Perché non mi viene in mente nessun’altra persona che abbia perso così tanto a causa delle Divinità della Musica e non ha mai inciso un disco, né suonato in pubblico (pur avendo suonato, da ragazza, il violoncello) e, quindi, non riesco a fare a meno di perdonarle tutto. Per questo non riesco a giudicare male l’operazione che ha portato alla pubblicazione di questo “You and I”, anche se odio la necrofilia discografica.

Dentro ci sono dieci tracce sbucate da chissà dove, rimaste finora inedite, un paio di demo da “Grace” ed il resto covers: Dylan, gli Smiths, i Led Zeppelin, Sly and the Family Stone, Louis Jordan ( una “Don’t Let the Sun Catch You Cryin”, portata al successo da Gerry and the Pacemakers), Jevetta Steele (una straordinaria “Calling You”), uno standard (Poor Boy Long Way From Home).

Solo voce – quella voce! – e chitarra.

A che serve questa roba? Cosa aggiunge e cosa toglie alla storia di Jeff? Niente. Non sapremo mai se Jeff avrebbe saputo realizzare tutte le premesse che si intravedono in “Grace”, se a quella splendida epifania sarebbe seguito il capolavoro che quel nome portava dentro di sé. Perché “Grace” era solo l’inizio, l’intuizione di una possibilità che si sarebbe dovuta realizzare appena Jeff si fosse liberato dal fantasma di Tim. Per questo io preferisco ascoltare il disco dal vivo. Quel piccolo gioiello in cui – a tratti – lo sento libero, come quando intona una “The Way Young Lovers Do” da brividi.

Ma resta da dire dell’acqua. Perché i Greci avevano ragione: gli elementi sono quattro – aria (le stelle), terra (il rock), fuoco (la passione) e acqua. E, in questa storia – purtroppo- c’entra pure l’acqua.

Fa caldo a maggio, si sta con le finestre aperte, si respira l’aria che, ancora non afosa, porta con sé il profumo dei fiori. Fa caldo la sera del 29 maggio 1997, lungo le rive del Wolf River, appena fuori Memphis, così caldo che a Jeff gli viene voglia di farsi un bagno; chi era con lui racconta che, mentre nuotava, canticchiava una vecchia canzone dei Led Zeppelin.

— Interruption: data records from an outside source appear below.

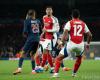 Match: the absent from PSG/Arsenal are clearing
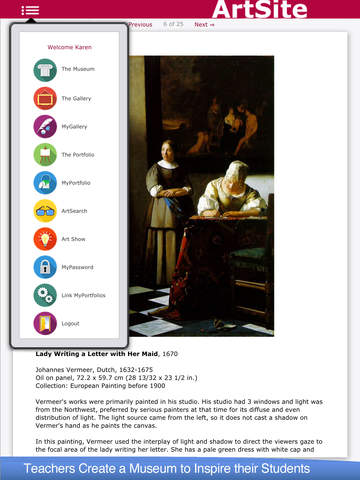 iPad Screenshot 4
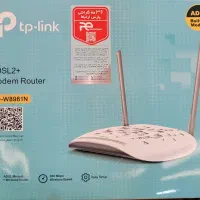 مودم tp-link|مودم و تجهیزات شبکه|تیران, |دیوار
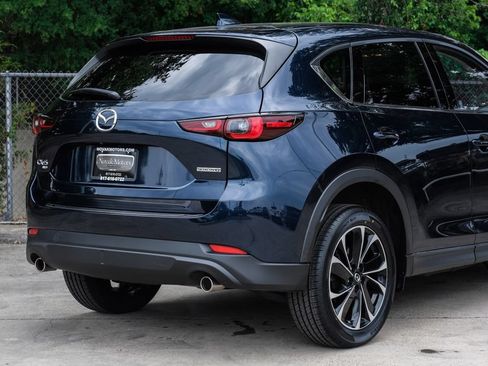 Used 2022 MAZDA CX-5 AWD 2.5 S w/ Premium Package image 17
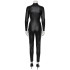 NORTIE Fetish Wetlook Bunnløs Catsuit Produktbilde 6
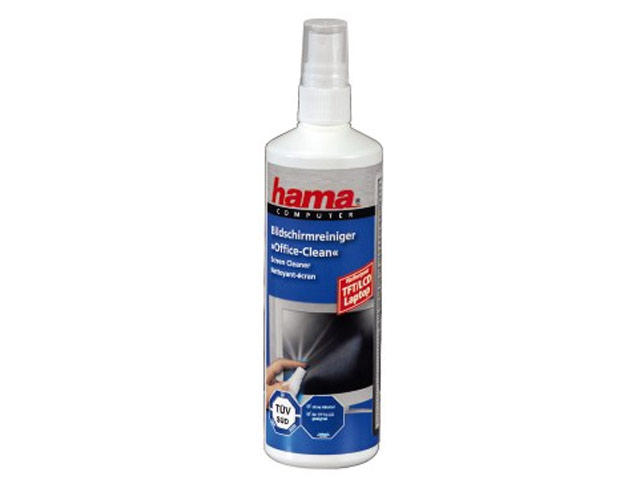 За почистване Почистващ спрей Hama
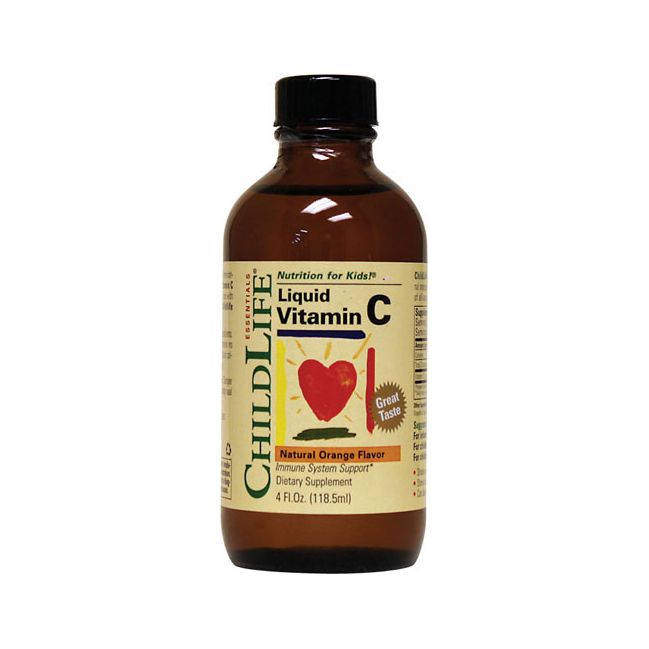 ChildLife Essentials витамин C в жидкой форме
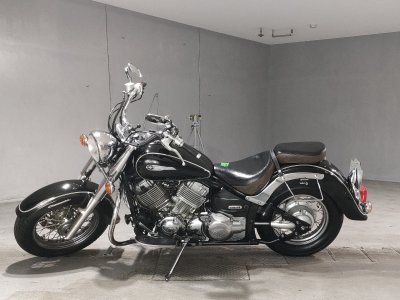 Yamaha DRAGSTAR XVS400 CLASSIC — фото 2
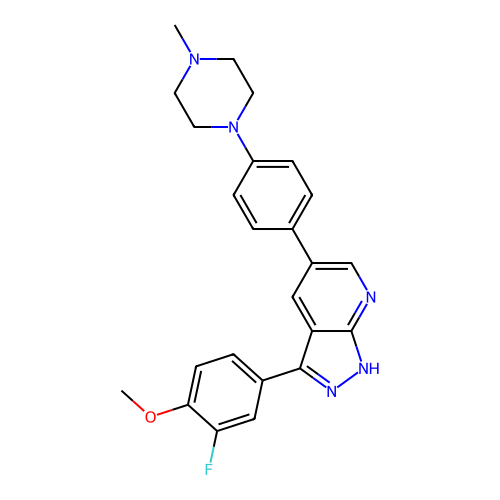 Chemical structure of BindingDB Monomer ID 50635995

Aveva 31 anni, tre più del Navigatore delle Stelle.

Quando mi chiedo perché ho speso dei soldi per procurarmi anche questo “You and I”, così come li ho spesi per i dischi dal vivo all’Olympia o al Bataclan e, persino, per “Sketches for My Sweetheart the Drunk”, il cui puzzo di morte mi impedisce praticamente di ascoltarlo, quando mi faccio questa domanda penso a Mary la sera del 29 maggio 1997.

E’ ancora bella Mary - nel 1997 ha 49 anni - guarda dalla finestra, non è preoccupata: Scotty (è così che Jeff voleva essere chiamato dagli intimi) prima o poi chiamerà. E’ a Memphis per registrare, ma lui non ha un Buco Nero nel cuore, non c’è motivo di preoccuparsi.

Mary si accende una sigaretta, aspetterà ancora un po’, poi andrà a dormire.